Phase two of that project is looking for grants and federal money to start actually building it. Initially thought to include a layover station in town, it turns out MBTA, who would be the operator, is going to build a layover station fairly close in Billerica, meaning Nashua wouldn’t have to do one of its own for this initial operating segment,” Hannum explains. “This will mean half the cost, maybe even less than half the cost. And we’re already estimating that we’ll have maybe 70 percent of the ridership that they thought would be all the way up to Manchester,” she says.
It seems like it’s going to be worth pursuing, she adds, especially since Nashua was just designated, with Manchester, as a tech hub by EDA, the Economic Development Administration. “We’re looking at potentially a new industry in the area that could represent 5,000 to 10,000 employees in the next 10 years. Public transportation is going to be the main support in that, because traffic is going to get worse if we don’t support public options.”
Rail travel is something that people in Nashua have been asking for, and an important factor in moving forward. With public transportation being such an important part of any development of an urban area, it’s especially vital to not put more cars on the road if it’s possible to avoid.
“Rail trail will be environmentally friendly. It will be less frustrating to drive yourself, I think,” says Hannum. “People, especially people from Nashua, will use it. We already have some data on it; we have a bus system, a $20 bus into the Boston Airport, and that is very well used. It goes straight into Boston. So I think that we’ll see a lot of users.” With a burgeoning population that travels for work, and a desire to avoid road traffic whenever possible, the commuter line is definitely something that will be well used for residents who both need and want it.
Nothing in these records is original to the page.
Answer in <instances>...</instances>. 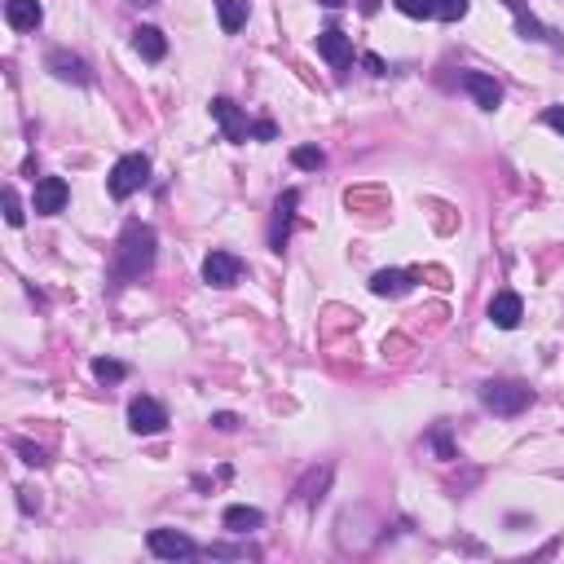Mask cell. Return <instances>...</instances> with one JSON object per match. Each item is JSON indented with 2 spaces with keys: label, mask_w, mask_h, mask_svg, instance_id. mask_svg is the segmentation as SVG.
Returning a JSON list of instances; mask_svg holds the SVG:
<instances>
[{
  "label": "cell",
  "mask_w": 564,
  "mask_h": 564,
  "mask_svg": "<svg viewBox=\"0 0 564 564\" xmlns=\"http://www.w3.org/2000/svg\"><path fill=\"white\" fill-rule=\"evenodd\" d=\"M154 247H159V239H154L151 225L128 221L124 234H119V247H115V282H133V278H142V273L154 265Z\"/></svg>",
  "instance_id": "cell-1"
},
{
  "label": "cell",
  "mask_w": 564,
  "mask_h": 564,
  "mask_svg": "<svg viewBox=\"0 0 564 564\" xmlns=\"http://www.w3.org/2000/svg\"><path fill=\"white\" fill-rule=\"evenodd\" d=\"M529 402H534V388H529V384H516V379H490V384H481V406L503 414V419L529 411Z\"/></svg>",
  "instance_id": "cell-2"
},
{
  "label": "cell",
  "mask_w": 564,
  "mask_h": 564,
  "mask_svg": "<svg viewBox=\"0 0 564 564\" xmlns=\"http://www.w3.org/2000/svg\"><path fill=\"white\" fill-rule=\"evenodd\" d=\"M146 181H151V159H146V154H124V159L110 168L106 190H110V199H133Z\"/></svg>",
  "instance_id": "cell-3"
},
{
  "label": "cell",
  "mask_w": 564,
  "mask_h": 564,
  "mask_svg": "<svg viewBox=\"0 0 564 564\" xmlns=\"http://www.w3.org/2000/svg\"><path fill=\"white\" fill-rule=\"evenodd\" d=\"M212 119L225 128V142H234V146H243V142H252V137H256V124H252L239 106L230 102V98H212Z\"/></svg>",
  "instance_id": "cell-4"
},
{
  "label": "cell",
  "mask_w": 564,
  "mask_h": 564,
  "mask_svg": "<svg viewBox=\"0 0 564 564\" xmlns=\"http://www.w3.org/2000/svg\"><path fill=\"white\" fill-rule=\"evenodd\" d=\"M146 542H151V556H159V560H186V556H199L195 538L181 534V529H151Z\"/></svg>",
  "instance_id": "cell-5"
},
{
  "label": "cell",
  "mask_w": 564,
  "mask_h": 564,
  "mask_svg": "<svg viewBox=\"0 0 564 564\" xmlns=\"http://www.w3.org/2000/svg\"><path fill=\"white\" fill-rule=\"evenodd\" d=\"M128 428H133L137 437H154V432L168 428V411H163L154 397H133V402H128Z\"/></svg>",
  "instance_id": "cell-6"
},
{
  "label": "cell",
  "mask_w": 564,
  "mask_h": 564,
  "mask_svg": "<svg viewBox=\"0 0 564 564\" xmlns=\"http://www.w3.org/2000/svg\"><path fill=\"white\" fill-rule=\"evenodd\" d=\"M296 207H300V190H282L278 204H273V221H269V247L282 252L287 247V234H291V221H296Z\"/></svg>",
  "instance_id": "cell-7"
},
{
  "label": "cell",
  "mask_w": 564,
  "mask_h": 564,
  "mask_svg": "<svg viewBox=\"0 0 564 564\" xmlns=\"http://www.w3.org/2000/svg\"><path fill=\"white\" fill-rule=\"evenodd\" d=\"M239 278H243V260L234 256V252H212V256L204 260V282H207V287L230 291Z\"/></svg>",
  "instance_id": "cell-8"
},
{
  "label": "cell",
  "mask_w": 564,
  "mask_h": 564,
  "mask_svg": "<svg viewBox=\"0 0 564 564\" xmlns=\"http://www.w3.org/2000/svg\"><path fill=\"white\" fill-rule=\"evenodd\" d=\"M459 84L472 93V102L481 106V110H499L503 106V84L494 75H485V71H463Z\"/></svg>",
  "instance_id": "cell-9"
},
{
  "label": "cell",
  "mask_w": 564,
  "mask_h": 564,
  "mask_svg": "<svg viewBox=\"0 0 564 564\" xmlns=\"http://www.w3.org/2000/svg\"><path fill=\"white\" fill-rule=\"evenodd\" d=\"M317 53L335 66V71H344L349 62H353V40L344 36V31H335V27H326V31H317Z\"/></svg>",
  "instance_id": "cell-10"
},
{
  "label": "cell",
  "mask_w": 564,
  "mask_h": 564,
  "mask_svg": "<svg viewBox=\"0 0 564 564\" xmlns=\"http://www.w3.org/2000/svg\"><path fill=\"white\" fill-rule=\"evenodd\" d=\"M66 199H71V190H66L62 177H40L36 181V212L40 216H57L66 207Z\"/></svg>",
  "instance_id": "cell-11"
},
{
  "label": "cell",
  "mask_w": 564,
  "mask_h": 564,
  "mask_svg": "<svg viewBox=\"0 0 564 564\" xmlns=\"http://www.w3.org/2000/svg\"><path fill=\"white\" fill-rule=\"evenodd\" d=\"M520 317H525V305H520L516 291H499V296L490 300V322H494L499 331H516Z\"/></svg>",
  "instance_id": "cell-12"
},
{
  "label": "cell",
  "mask_w": 564,
  "mask_h": 564,
  "mask_svg": "<svg viewBox=\"0 0 564 564\" xmlns=\"http://www.w3.org/2000/svg\"><path fill=\"white\" fill-rule=\"evenodd\" d=\"M40 18H45L40 0H4V22H9L13 31H36Z\"/></svg>",
  "instance_id": "cell-13"
},
{
  "label": "cell",
  "mask_w": 564,
  "mask_h": 564,
  "mask_svg": "<svg viewBox=\"0 0 564 564\" xmlns=\"http://www.w3.org/2000/svg\"><path fill=\"white\" fill-rule=\"evenodd\" d=\"M49 71L57 80H71V84H89V80H93V75H89V62L75 57V53H66V49L49 53Z\"/></svg>",
  "instance_id": "cell-14"
},
{
  "label": "cell",
  "mask_w": 564,
  "mask_h": 564,
  "mask_svg": "<svg viewBox=\"0 0 564 564\" xmlns=\"http://www.w3.org/2000/svg\"><path fill=\"white\" fill-rule=\"evenodd\" d=\"M411 287H414V278L406 269H379V273L370 278V291H375V296H393V300L406 296Z\"/></svg>",
  "instance_id": "cell-15"
},
{
  "label": "cell",
  "mask_w": 564,
  "mask_h": 564,
  "mask_svg": "<svg viewBox=\"0 0 564 564\" xmlns=\"http://www.w3.org/2000/svg\"><path fill=\"white\" fill-rule=\"evenodd\" d=\"M133 49L142 53L146 62H163V57H168V40H163L159 27H137V31H133Z\"/></svg>",
  "instance_id": "cell-16"
},
{
  "label": "cell",
  "mask_w": 564,
  "mask_h": 564,
  "mask_svg": "<svg viewBox=\"0 0 564 564\" xmlns=\"http://www.w3.org/2000/svg\"><path fill=\"white\" fill-rule=\"evenodd\" d=\"M221 520H225L230 534H252V529L265 525V512H260V508H243V503H234V508H225Z\"/></svg>",
  "instance_id": "cell-17"
},
{
  "label": "cell",
  "mask_w": 564,
  "mask_h": 564,
  "mask_svg": "<svg viewBox=\"0 0 564 564\" xmlns=\"http://www.w3.org/2000/svg\"><path fill=\"white\" fill-rule=\"evenodd\" d=\"M516 31H520L525 40H542V45H551V49H560V45H564L560 36H556L551 27H542V22H538L529 9H525V13H516Z\"/></svg>",
  "instance_id": "cell-18"
},
{
  "label": "cell",
  "mask_w": 564,
  "mask_h": 564,
  "mask_svg": "<svg viewBox=\"0 0 564 564\" xmlns=\"http://www.w3.org/2000/svg\"><path fill=\"white\" fill-rule=\"evenodd\" d=\"M252 4L247 0H216V18H221V31H239L247 22Z\"/></svg>",
  "instance_id": "cell-19"
},
{
  "label": "cell",
  "mask_w": 564,
  "mask_h": 564,
  "mask_svg": "<svg viewBox=\"0 0 564 564\" xmlns=\"http://www.w3.org/2000/svg\"><path fill=\"white\" fill-rule=\"evenodd\" d=\"M326 485H331V467H322V472H308L305 481L296 485V494H300V503H308V508H313V503H322V490H326Z\"/></svg>",
  "instance_id": "cell-20"
},
{
  "label": "cell",
  "mask_w": 564,
  "mask_h": 564,
  "mask_svg": "<svg viewBox=\"0 0 564 564\" xmlns=\"http://www.w3.org/2000/svg\"><path fill=\"white\" fill-rule=\"evenodd\" d=\"M93 375H98L102 384H119V379H128V366H124V361H110V358H98L93 361Z\"/></svg>",
  "instance_id": "cell-21"
},
{
  "label": "cell",
  "mask_w": 564,
  "mask_h": 564,
  "mask_svg": "<svg viewBox=\"0 0 564 564\" xmlns=\"http://www.w3.org/2000/svg\"><path fill=\"white\" fill-rule=\"evenodd\" d=\"M291 163L305 168V172H317V168L326 163V154L317 151V146H296V151H291Z\"/></svg>",
  "instance_id": "cell-22"
},
{
  "label": "cell",
  "mask_w": 564,
  "mask_h": 564,
  "mask_svg": "<svg viewBox=\"0 0 564 564\" xmlns=\"http://www.w3.org/2000/svg\"><path fill=\"white\" fill-rule=\"evenodd\" d=\"M432 9H437L441 22H459L463 13L472 9V0H432Z\"/></svg>",
  "instance_id": "cell-23"
},
{
  "label": "cell",
  "mask_w": 564,
  "mask_h": 564,
  "mask_svg": "<svg viewBox=\"0 0 564 564\" xmlns=\"http://www.w3.org/2000/svg\"><path fill=\"white\" fill-rule=\"evenodd\" d=\"M4 221H9V225H22V221H27V212H22V199H18V190H13V186L4 190Z\"/></svg>",
  "instance_id": "cell-24"
},
{
  "label": "cell",
  "mask_w": 564,
  "mask_h": 564,
  "mask_svg": "<svg viewBox=\"0 0 564 564\" xmlns=\"http://www.w3.org/2000/svg\"><path fill=\"white\" fill-rule=\"evenodd\" d=\"M397 9H402L406 18H437L432 0H397Z\"/></svg>",
  "instance_id": "cell-25"
},
{
  "label": "cell",
  "mask_w": 564,
  "mask_h": 564,
  "mask_svg": "<svg viewBox=\"0 0 564 564\" xmlns=\"http://www.w3.org/2000/svg\"><path fill=\"white\" fill-rule=\"evenodd\" d=\"M207 556H212V560H247V556L256 560L252 547H207Z\"/></svg>",
  "instance_id": "cell-26"
},
{
  "label": "cell",
  "mask_w": 564,
  "mask_h": 564,
  "mask_svg": "<svg viewBox=\"0 0 564 564\" xmlns=\"http://www.w3.org/2000/svg\"><path fill=\"white\" fill-rule=\"evenodd\" d=\"M13 450H18V455H22V463H31V467H45V450H40V446H31V441H22V437H18V441H13Z\"/></svg>",
  "instance_id": "cell-27"
},
{
  "label": "cell",
  "mask_w": 564,
  "mask_h": 564,
  "mask_svg": "<svg viewBox=\"0 0 564 564\" xmlns=\"http://www.w3.org/2000/svg\"><path fill=\"white\" fill-rule=\"evenodd\" d=\"M542 124L556 128V133L564 137V106H547V110H542Z\"/></svg>",
  "instance_id": "cell-28"
},
{
  "label": "cell",
  "mask_w": 564,
  "mask_h": 564,
  "mask_svg": "<svg viewBox=\"0 0 564 564\" xmlns=\"http://www.w3.org/2000/svg\"><path fill=\"white\" fill-rule=\"evenodd\" d=\"M361 66H366L370 75H388V62H384L379 53H361Z\"/></svg>",
  "instance_id": "cell-29"
},
{
  "label": "cell",
  "mask_w": 564,
  "mask_h": 564,
  "mask_svg": "<svg viewBox=\"0 0 564 564\" xmlns=\"http://www.w3.org/2000/svg\"><path fill=\"white\" fill-rule=\"evenodd\" d=\"M432 446H437V455H441V459H455V446H450L446 428H437V432H432Z\"/></svg>",
  "instance_id": "cell-30"
},
{
  "label": "cell",
  "mask_w": 564,
  "mask_h": 564,
  "mask_svg": "<svg viewBox=\"0 0 564 564\" xmlns=\"http://www.w3.org/2000/svg\"><path fill=\"white\" fill-rule=\"evenodd\" d=\"M212 428H216V432H234V428H239V414H230V411L212 414Z\"/></svg>",
  "instance_id": "cell-31"
},
{
  "label": "cell",
  "mask_w": 564,
  "mask_h": 564,
  "mask_svg": "<svg viewBox=\"0 0 564 564\" xmlns=\"http://www.w3.org/2000/svg\"><path fill=\"white\" fill-rule=\"evenodd\" d=\"M18 494H22V499H18V508H22V512H36V508H40V499H36L31 490H18Z\"/></svg>",
  "instance_id": "cell-32"
},
{
  "label": "cell",
  "mask_w": 564,
  "mask_h": 564,
  "mask_svg": "<svg viewBox=\"0 0 564 564\" xmlns=\"http://www.w3.org/2000/svg\"><path fill=\"white\" fill-rule=\"evenodd\" d=\"M503 4H508L512 13H525V0H503Z\"/></svg>",
  "instance_id": "cell-33"
},
{
  "label": "cell",
  "mask_w": 564,
  "mask_h": 564,
  "mask_svg": "<svg viewBox=\"0 0 564 564\" xmlns=\"http://www.w3.org/2000/svg\"><path fill=\"white\" fill-rule=\"evenodd\" d=\"M379 9V0H361V13H375Z\"/></svg>",
  "instance_id": "cell-34"
},
{
  "label": "cell",
  "mask_w": 564,
  "mask_h": 564,
  "mask_svg": "<svg viewBox=\"0 0 564 564\" xmlns=\"http://www.w3.org/2000/svg\"><path fill=\"white\" fill-rule=\"evenodd\" d=\"M317 4H326V9H340V4H344V0H317Z\"/></svg>",
  "instance_id": "cell-35"
},
{
  "label": "cell",
  "mask_w": 564,
  "mask_h": 564,
  "mask_svg": "<svg viewBox=\"0 0 564 564\" xmlns=\"http://www.w3.org/2000/svg\"><path fill=\"white\" fill-rule=\"evenodd\" d=\"M133 4H154V0H133Z\"/></svg>",
  "instance_id": "cell-36"
}]
</instances>
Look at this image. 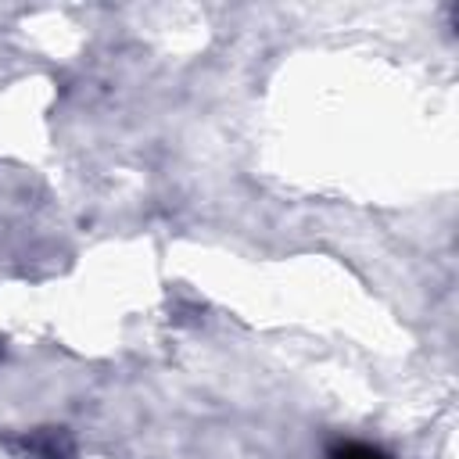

Other Nashua local tourism highlights for Hannum include the city’s recent $25 million, 750-seat Nashua Center for the Arts, built after two decades of planning. “It’s just about a year old now, and so we’re starting to see actual tourism, zip codes from outside of our community,” Hannum says. “We hope to keep building on that and see some tourist dollars being spent in our community, and I think that building that out in the future is going to be really important.”
The Center for the Arts was both a huge challenge and a significant accomplishment, she adds. Built to help create a healthier and stronger downtown economy, all while supporting local businesses and bringing in tourists, the Center’s planned venue for plays, music, and community events is geared for success.
Local challenges include housing, of course, adds Hannum. “But I think, for us, we have done a really good job of streamlining the process to build new housing. We’ve worked really hard to make that as smooth as possible and still provide the safety and infrastructure, all of those things that are required,” she says. “I think housing is huge, but it has been a good accomplishment. We have about 2,000 units that have been approved to build right now, and we have maybe 3,000 elsewhere in the process as well.”
However, the city has also seen spectators that go through the process and then want to sell their entitlements, so they’ve been sitting on those approvals. “If we can get developers that actually want to build, that would be good. I think housing is an issue everywhere; it’s crazy, so we really tried to make it easy. We would love to recruit new developers who actually want to do the project.”
With everything Nashua has to offer, there’s no doubt developers will continue to gravitate toward a location dedicated to not only improvement for its residents, but for businesses and local culture as well.
“Along with our smaller businesses, we have lots of really strong industry happening in town,” says Hannum. “We’re doing a lot of huge public improvement processes with the riverfront, which is a 20-year process. We’ve been investing quite a bit in making this a better place to be and I think we’re building a lot of momentum at the moment.”